Mooi: vijftig jaar geleden sloeg Alain Resnais met Hiroshima mon Amour het pad van de filmvernieuwing in. Mooier: op het voorbije Festival van Cannes zag hij zijn jarenlange experimenten bekroond met een Lifetime Achievement Award. Mooist: met Les herbes folles blijft hij – 87 intussen – verrassen. Muze Sabine Azéma (60) kan haar vreugde niet verbergen.

Haar wilde rode haardos steelt de show in de film, op de affiche, en als ze de frieten van haar bord prikt en met twinkelende ogen de eerste vraag afwacht. Sabine Azéma is in haar element. Je zou voor minder: haar 87-jarige levensgezel bewijst met Les herbes folles dat hij nog steeds uitdagend ongrijpbare films in zich heeft. De eeuwige vernieuwer experimenteert met kleur, toonaard en vertelstructuur alsof hij L’année dernière à Marienbad (1961) gisteren nog heeft gedraaid en bespeelt bekende thema’s als vervreemding, door liefde veroorzaakte chaos, de ondoorgrondelijke wegen van de mens en het verlangen naar verlangen met een verfrissende lichtvoetigheid.

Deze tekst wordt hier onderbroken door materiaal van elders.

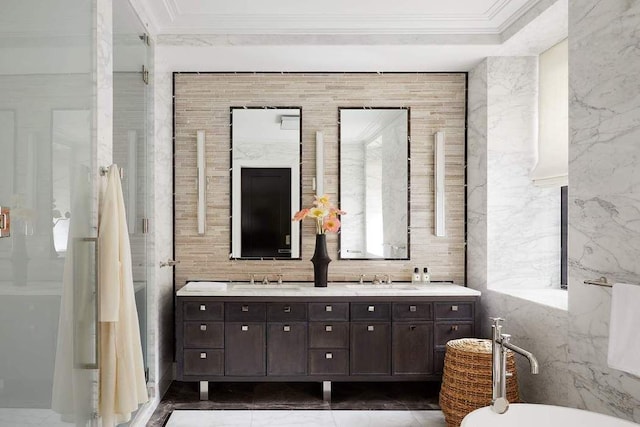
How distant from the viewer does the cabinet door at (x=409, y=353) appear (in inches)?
134

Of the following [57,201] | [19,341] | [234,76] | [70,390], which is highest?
[234,76]

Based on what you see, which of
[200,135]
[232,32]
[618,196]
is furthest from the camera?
[200,135]

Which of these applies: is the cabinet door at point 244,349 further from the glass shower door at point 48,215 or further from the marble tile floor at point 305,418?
the glass shower door at point 48,215

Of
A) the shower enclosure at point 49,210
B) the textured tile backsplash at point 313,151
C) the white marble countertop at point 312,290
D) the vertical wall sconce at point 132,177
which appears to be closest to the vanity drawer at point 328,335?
the white marble countertop at point 312,290

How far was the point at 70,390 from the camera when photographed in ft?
6.08

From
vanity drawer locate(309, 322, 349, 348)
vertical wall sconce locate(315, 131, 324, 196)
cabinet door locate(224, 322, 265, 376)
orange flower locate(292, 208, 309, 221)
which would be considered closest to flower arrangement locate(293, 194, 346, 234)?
orange flower locate(292, 208, 309, 221)

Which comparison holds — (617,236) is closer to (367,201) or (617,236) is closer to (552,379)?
(552,379)

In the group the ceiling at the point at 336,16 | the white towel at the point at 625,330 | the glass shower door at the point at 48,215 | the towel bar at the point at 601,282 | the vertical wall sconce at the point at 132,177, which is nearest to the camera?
the glass shower door at the point at 48,215

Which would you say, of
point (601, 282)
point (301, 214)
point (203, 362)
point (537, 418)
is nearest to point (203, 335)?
point (203, 362)

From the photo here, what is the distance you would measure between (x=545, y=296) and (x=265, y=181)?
2.23 meters

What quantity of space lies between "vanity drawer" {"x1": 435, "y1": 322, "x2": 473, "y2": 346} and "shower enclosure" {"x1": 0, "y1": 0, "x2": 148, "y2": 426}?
2286 millimetres

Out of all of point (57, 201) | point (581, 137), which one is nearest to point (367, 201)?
point (581, 137)

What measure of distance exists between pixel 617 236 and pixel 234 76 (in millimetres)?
2929

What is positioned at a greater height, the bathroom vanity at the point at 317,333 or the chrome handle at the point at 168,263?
the chrome handle at the point at 168,263
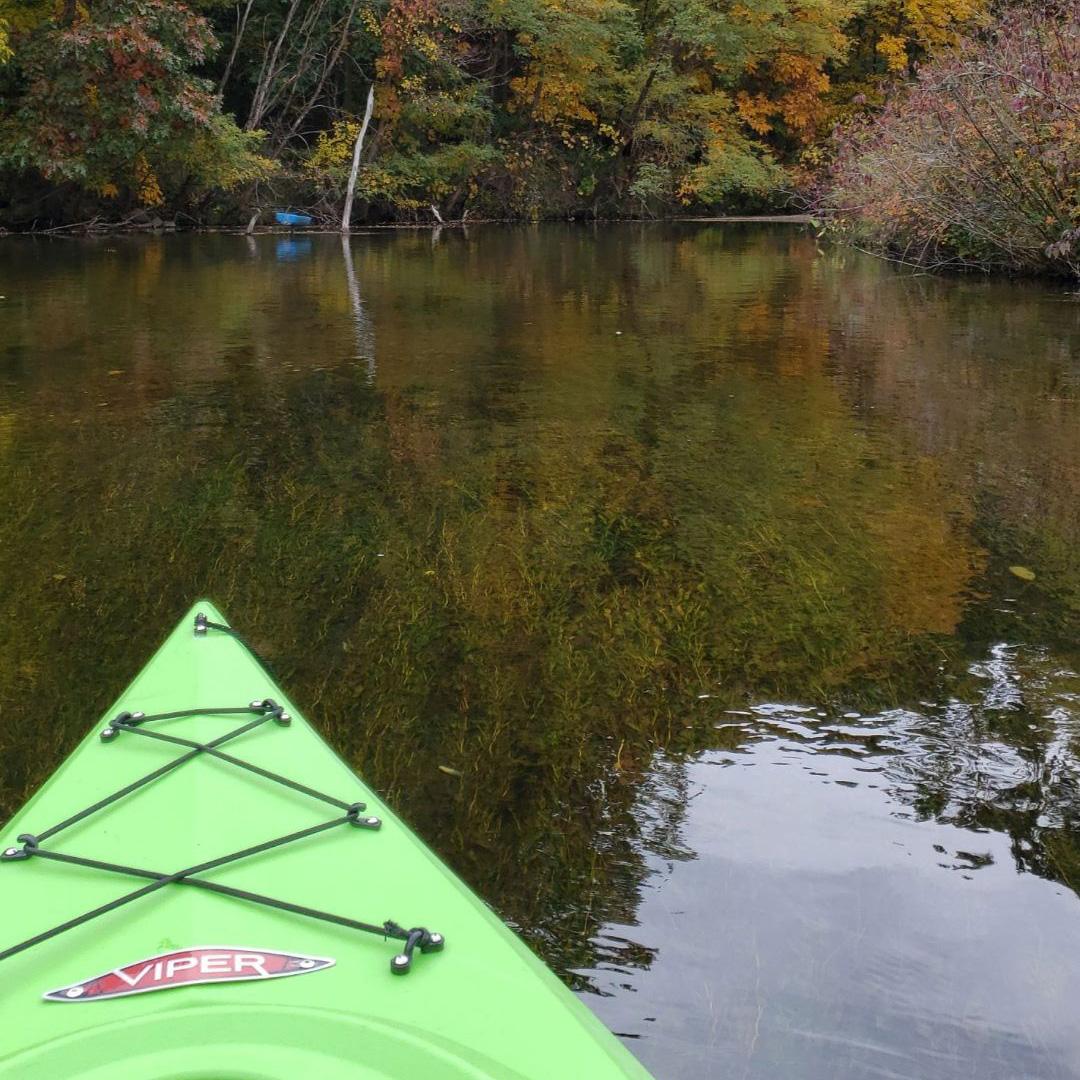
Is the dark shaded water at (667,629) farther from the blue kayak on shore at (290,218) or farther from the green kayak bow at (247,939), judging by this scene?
the blue kayak on shore at (290,218)

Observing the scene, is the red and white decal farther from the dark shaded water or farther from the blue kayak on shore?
the blue kayak on shore

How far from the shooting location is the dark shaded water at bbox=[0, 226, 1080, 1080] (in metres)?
2.48

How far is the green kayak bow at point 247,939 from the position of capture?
1.66 m

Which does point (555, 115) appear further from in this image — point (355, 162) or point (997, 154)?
point (997, 154)

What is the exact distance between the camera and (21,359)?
9148 mm

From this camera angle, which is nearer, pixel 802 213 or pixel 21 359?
pixel 21 359

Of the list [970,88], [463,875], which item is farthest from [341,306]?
[463,875]

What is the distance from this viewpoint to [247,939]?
6.27 ft

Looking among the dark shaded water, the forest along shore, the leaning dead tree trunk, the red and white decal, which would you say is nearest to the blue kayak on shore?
the forest along shore

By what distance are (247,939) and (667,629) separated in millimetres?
2443

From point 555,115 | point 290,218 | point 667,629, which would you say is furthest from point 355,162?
point 667,629

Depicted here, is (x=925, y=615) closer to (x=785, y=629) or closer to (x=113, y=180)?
(x=785, y=629)

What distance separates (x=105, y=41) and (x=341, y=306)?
9.76m

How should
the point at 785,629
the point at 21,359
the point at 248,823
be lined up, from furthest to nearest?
the point at 21,359
the point at 785,629
the point at 248,823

‘Ik maak films zoals ze zich aandienen’, vertelde Resnais in Cannes. ‘Je zou kunnen denken aan de surrealistische school en de écriture automatique, waarbij je het onbewuste voor het bewuste laat praten. Maar met die gedachte begeef ik me op glad ijs. De autodidact in mij tikt nu op mijn schouder en stelt voor om te zwijgen.’ ‘Les herbes folles is een adaptatie van L’incident‘, vervolgde hij. ‘Ik heb de fascinerende, betoverende roman van Christian Gailly zo trouw mogelijk gevolgd. Hij is een specialist in het stellen van vragen en hoedt zich voor antwoorden. Dat probeer ik met de film ook te doen. Mensen kunnen wel naar elkaar kijken en veronderstellingen maken of oordelen vellen. Maar uiteindelijk laten we onze werkelijke motivaties, driften of geschiedenis nooit k ennen. Reken niet op mij om onthullingen te doen. En Gailly zwijgt nog luider dan ik.’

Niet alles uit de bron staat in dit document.